Actu-Juridique : Qu’est-ce que la loi relative à la lutte contre le gaspillage et à l’économie circulaire du 10 février 2020 apporte de plus ?

Dominique Besançon : La loi n° 2020-105 du 10 février 2020 relative à la lutte contre le gaspillage et à l’économie circulaire, dite loi Agec, est le pendant de la loi Garot pour le don non alimentaire car elle vient interdire la destruction des invendus non alimentaires par les producteurs, importateurs et distributeurs au profit du don aux associations de lutte contre la précarité. Les entreprises ne peuvent plus mettre leurs invendus à la décharge ou les incinérer. Depuis le 1er janvier 2022, elles doivent par ordre de priorité les réemployer, les réutiliser ou les recycler en dernier recours.
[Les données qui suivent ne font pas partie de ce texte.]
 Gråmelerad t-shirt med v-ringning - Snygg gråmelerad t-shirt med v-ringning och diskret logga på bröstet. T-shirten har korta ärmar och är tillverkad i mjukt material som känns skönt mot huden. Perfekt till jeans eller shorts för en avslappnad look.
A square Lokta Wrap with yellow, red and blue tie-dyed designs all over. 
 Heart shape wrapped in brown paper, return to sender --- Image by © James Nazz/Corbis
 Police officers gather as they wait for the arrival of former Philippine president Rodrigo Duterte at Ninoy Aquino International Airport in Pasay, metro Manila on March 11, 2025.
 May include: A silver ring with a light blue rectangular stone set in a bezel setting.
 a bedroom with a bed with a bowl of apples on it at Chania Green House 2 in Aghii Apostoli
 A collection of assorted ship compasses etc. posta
Sont concernés les produits d’hygiène et de puériculture, les livres et les fournitures scolaires et l’ensemble des produits couverts par une filière responsabilité élargie du producteur (REP) comme l’électroménager ou le textile par exemple. Il s’agit d’une avancée majeure pour les structures de lutte contre la précarité comme Dons Solidaires.

Actu-Juridique : Quel changement avez-vous noté dans votre activité depuis l’entrée en vigueur le 1er janvier 2022 de la loi Agec ?
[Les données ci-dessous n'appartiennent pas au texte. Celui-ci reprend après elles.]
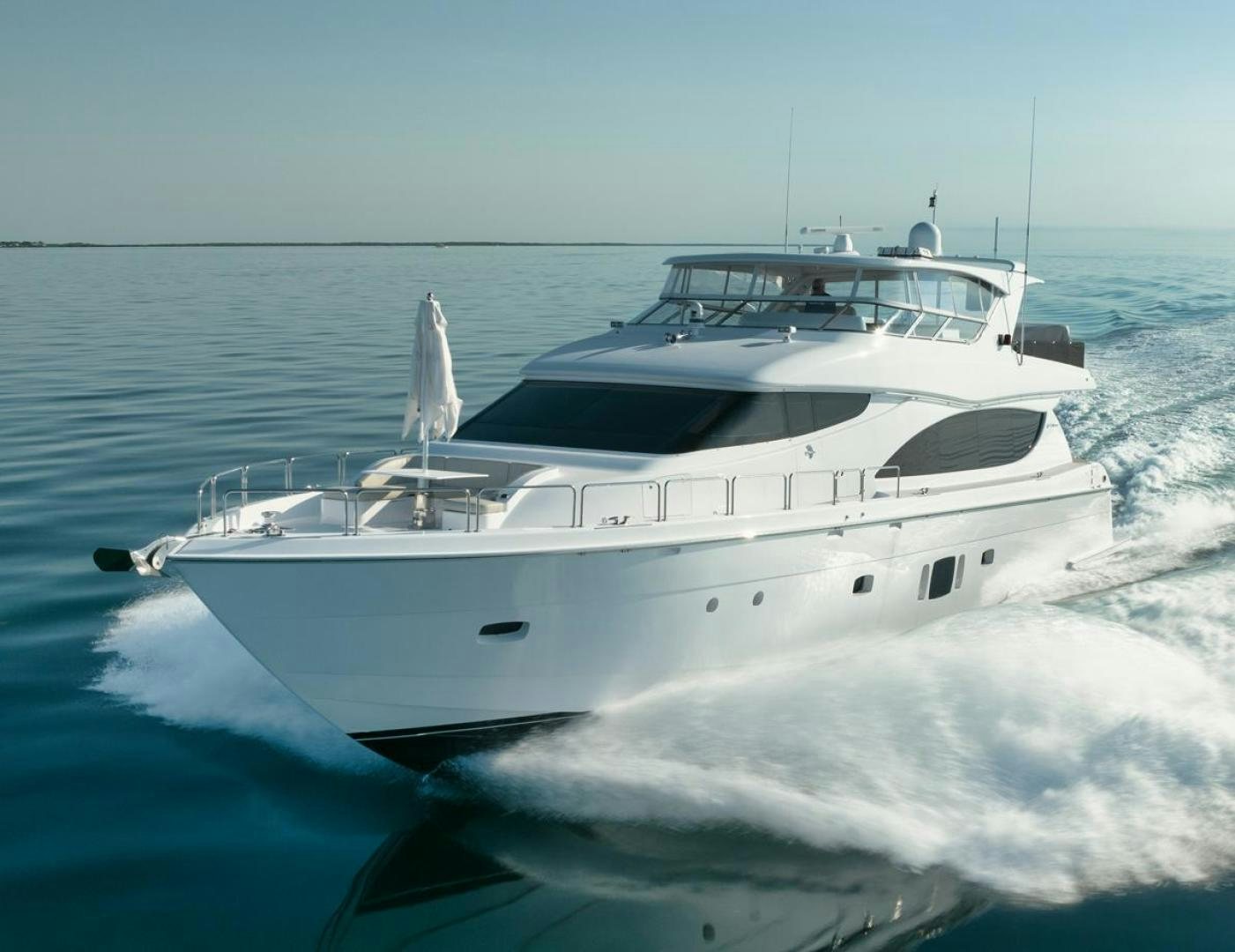 a white yacht on the water aboard EMMY Yacht for Sale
Dominique Besançon : D’après une étude de l’Agence de l’environnement et de la maîtrise de l’énergie (Ademe) réalisée entre 2019 et 2020, les invendus non alimentaires représentent plus de 4 Mds€, soit 3 % du chiffre d’affaires des entreprises. Sur le total de ces invendus, 7 % sont encore détruits, une aberration écologique à laquelle la loi Agec met fin, 42 % sont déstockés et 21 % donnés. En effet, certaines entreprises n’ont pas attendu la loi et se sont organisées avec des structures associatives. En ce qui concerne notre activité, nous avons constaté un doublement du volume des dons ces deux dernières années. Et depuis l’entrée en vigueur de la loi le 1er janvier 2022, nous vivons une accélération de l’activité avec une quarantaine de nouvelles sociétés donatrices et une hausse de 40 % des dons, par rapport à la même période de 2021.

Actu-Juridique : Quels sont les défis de demain pour l’association « Dons Solidaires » ?

Dominique Besançon : D’après l’Ademe, les entreprises déjà engagées dans le don de produits non alimentaires aux associations sont essentiellement des grands groupes ou des multinationales. En effet, selon l’étude, 80 % des PME-TPE méconnaissent la loi Agec et ses conséquences. Elles ignorent également la solution du don ou encore le cadre fiscal, juridique et réglementaire lié à la démarche du don. Aujourd’hui, il y a donc un réel enjeu pour nous de pédagogie des entreprises aux conséquences de la loi. Nous devons mener des campagnes de sensibilisation pour apporter une meilleure connaissance de l’écosystème et des solutions disponibles. Nous menons ce travail avec les syndicats, les Fédérations et les réseaux professionnels comme le MEDEF, la Fédération des entreprises de la beauté (Febea), la Fédération hygiène et entretien responsable (Fher) ou encore la Fédération française des industries jouet puériculture (Fjp). L’objectif est de diffuser les enjeux de la loi Agec aux entreprises membres de ces organismes représentatifs et de les accompagner dans une politique de don structurée avec une organisation dédiée. La loi Agec prévoit la mise en place obligatoire de conventions qui règlent les modalités du don entre les entreprises et les associations. Pour nous, il y a un enjeu supplémentaire avec la mise en place d’un responsable du don au sein des sociétés partenaires qui serait en charge de la gestion et de la coordination des dons, à l’instar de ce qui se pratique aujourd’hui dans le domaine de l’alimentaire.